Two local boxing greats who once held the title belts on the line Saturday night — Keith Holmes, a former World Boxing Council two-time middleweight title holder from 1996 to 2001, and William Joppy, the former World Boxing Association 160-pound champion — both believe that Alvarez will emerge the winner.
“When you go back to my fight with Quincy Taylor (who Holmes defeated in 1996 to win the WBC middleweight title), I was ranked No. 1 at 147 at the time and moved up to 154 pounds,” said Holmes, who in retirement has developed a compression workout shirt called Ripflexxx. “I went into that fight with Taylor weighing 157 pounds, so I don’t look at who is the natural middleweight here. I just look at how a guy deals with his opponents.
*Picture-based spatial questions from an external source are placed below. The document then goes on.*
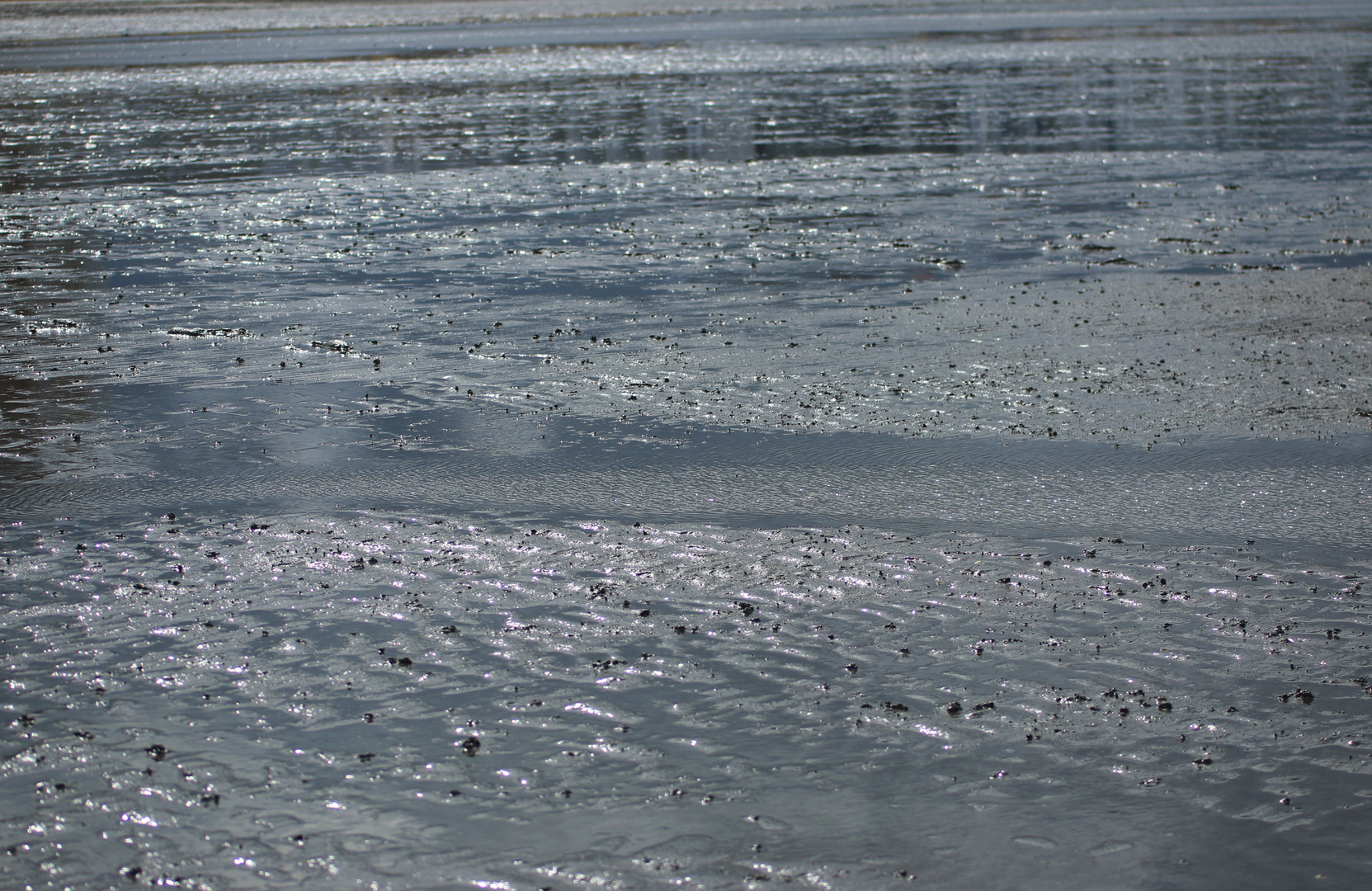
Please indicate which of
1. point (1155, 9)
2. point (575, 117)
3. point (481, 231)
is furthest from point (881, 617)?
point (1155, 9)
“I think Canelo will do great against Triple G,” said Holmes, who said he is writing a book. “I see a lot of holes that Triple G has. He’s open for body shots and he doesn’t like body shots. I think Canelo is pretty good with getting on his toes and Triple G is basically a guy that (Muhammad) Ali would always say is always in the mud. He’s not able to bounce. I like Canelo.”
Joppy, the three-time WBA middleweight champion, also from 1996 to 2001, is also an Alvarez fan. “This is a great matchup,” said Joppy, who is working as a personal trainer, training some local fighters and also, like Holmes, writing a book about his career. “I’m leaning toward Canelo. Look at their records and the opponents they’ve faced. Triple G has never fought anyone like Canelo.
“I wouldn’t be surprised if Canelo stopped Triple G,” Joppy said. “Canelo is the better boxer, and he’s tough. I know Triple G can crack and has some serious power. He has bricks in his hands, but who has he fought? I respect him, but I don’t think he is in the same elite class as an Andre Ward or a Floyd Mayweather, or Canelo.
“If you go back and watch his fights, Triple G gets hit a lot, and not just one shot, but three or four punch combinations,” Joppy said. “Canelo has gotten better ever since he fought Floyd Mayweather (losing a unanimous decision to Mayweather four years ago). He’s grown from that fight.”
Unfortunately, the public has not. They need a refresher on great fights. Saturday night may serve that purpose.